Das Auftrittsverbot in der Öffentlichkeit hat in den letzten 40 Jahren die im Iran gebliebenen Sängerinnen und Musikerinnen gezwungen, ihre Kunst ins Innere der Häuser zu verlegen. Sie singen bei privaten Konzerten im Bekanntenkreis und nur vor einem vertrauenswürdigen Publikum.

Selbst prominente Sängerinnen bieten Gesangsunterricht für Frauen an. So war es auch bei der legendären Sängerin Parvaneh Khatereh, die in den 1950er Jahren als erste Sängerin im iranischen Fernsehen auftrat. Khatereh entdeckte dabei auch die talentierte junge Massy Ahadi und unterrichtete sie bis zu ihrem Tod im Jahr 2008. Auch Massy Ahadi begann, andere Frauen zu unterrichten. Sie gründete nebenbei das Frauenorchester "Mahna", das bis 2015 zahlreiche Frauenkonzerte gab.

"Wir waren erfolgreich. Es war aber auch anstrengend und deprimierend. Wir brauchten für alles eine extra Genehmigung. Zum Beispiel mussten unser Songs genehmigt werden. Die Liedtexte dürfen keine verbotenen Schlüsselwörter enthalten wie zum Beispiel 'küssen' oder 'umarmen'. Die Besucher werden jedes Mal untersucht, die Behörden wollten nicht, dass jemand eine Kamera mit in den Konzertsaal mitnahm."

Online-Auftritt als Ausweg

Selbst wenn alle Auflagen erfüllt waren: Soloauftritte der Sängerinnen vor Publikum blieben verboten, selbst vor einem nur aus Frauen bestehenden Publikum. Ahadi trennte sich von der Gruppe und begann, ihre Lieder als Solistin in privaten Studios aufzunehmen. Soziale Medien und Plattformen wie Youtube geben ihr die Möglichkeit, gesehen zu werden und sich zu präsentieren.

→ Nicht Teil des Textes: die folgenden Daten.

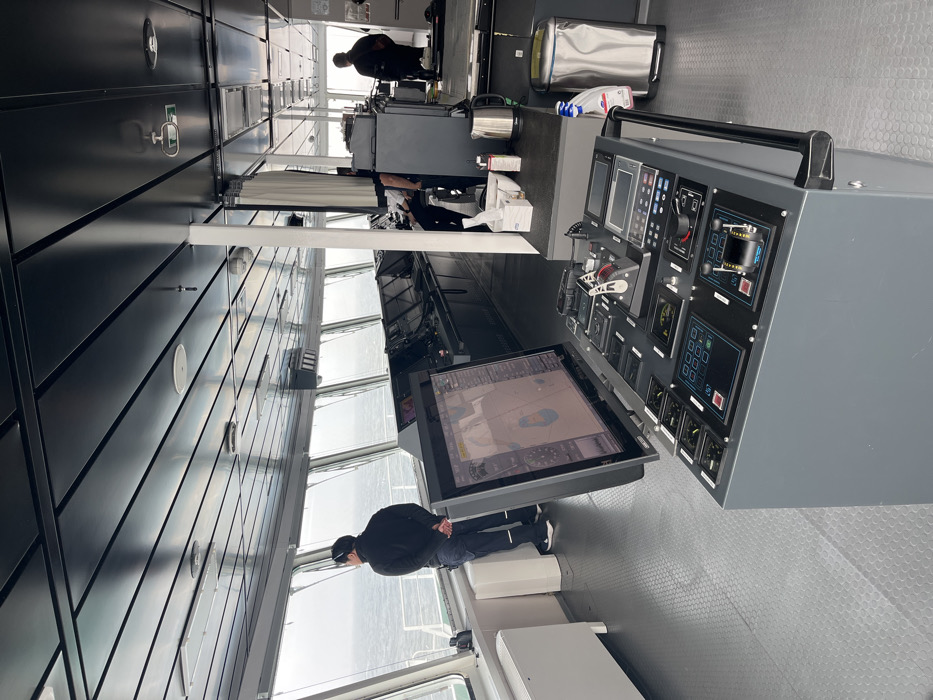 Inside a vessel's bridge, a man in a black jacket and cap stands near a large navigational display screen showing a map. Behind him, a panel filled with various gauges and controls. Other personnel are present further in the room. The interior is modern, featuring dark gray walls, a light gray floor with a textured pattern, and large windows.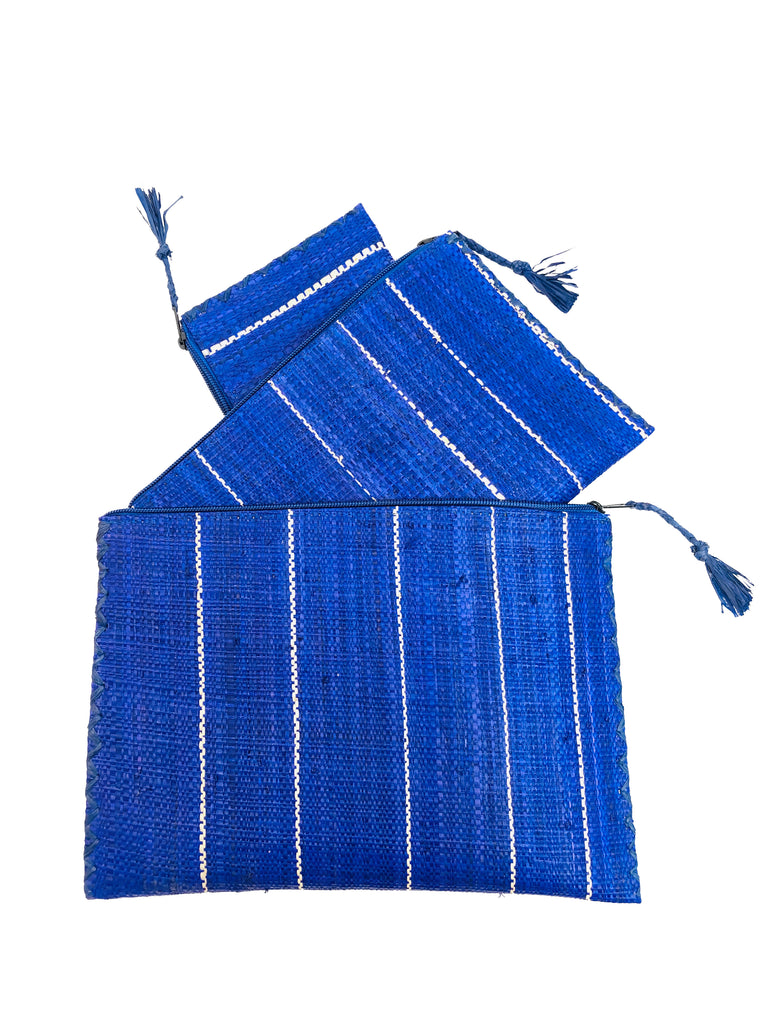 Set of 3 Navy Blue Nesting Zippered Straw Clutches Pinstripe Pattern handmade loomed raffia in wide vertical bands of blue with narrow bands of natural straw color with matching zipper and braided zipper pull with cross stitch edging in three sizes of small, medium, and large - Shebobo
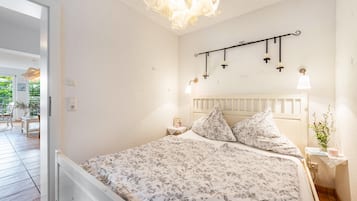 Un dormitorio con cama, mesita de noche, lámpara de pared y ventana.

"Ich will mich nicht mehr anpassen. Natürlich weiß ich, dass ich mich gesetzeswidrig verhalte und in Schwierigkeiten geraten kann. Aber ich will raus aus unserer Dauerquarantäne. Eigentlich stehen wir Frauen schon seit 40 Jahren unter Quarantäne."

In der Corona- Zwangspause hat Massy Ahadi begonnen, mit anderen Musikern an neuen Onlinekonzerten von zu Hause aus zu arbeiten. "Das ist eine gemeinsame Erfahrung und ich hoffe sehr, dass es daraus etwas Schönes entstehen kann. Zum Beispiel eine Zusammenarbeit mit anderen Musikern außerhalb des Irans".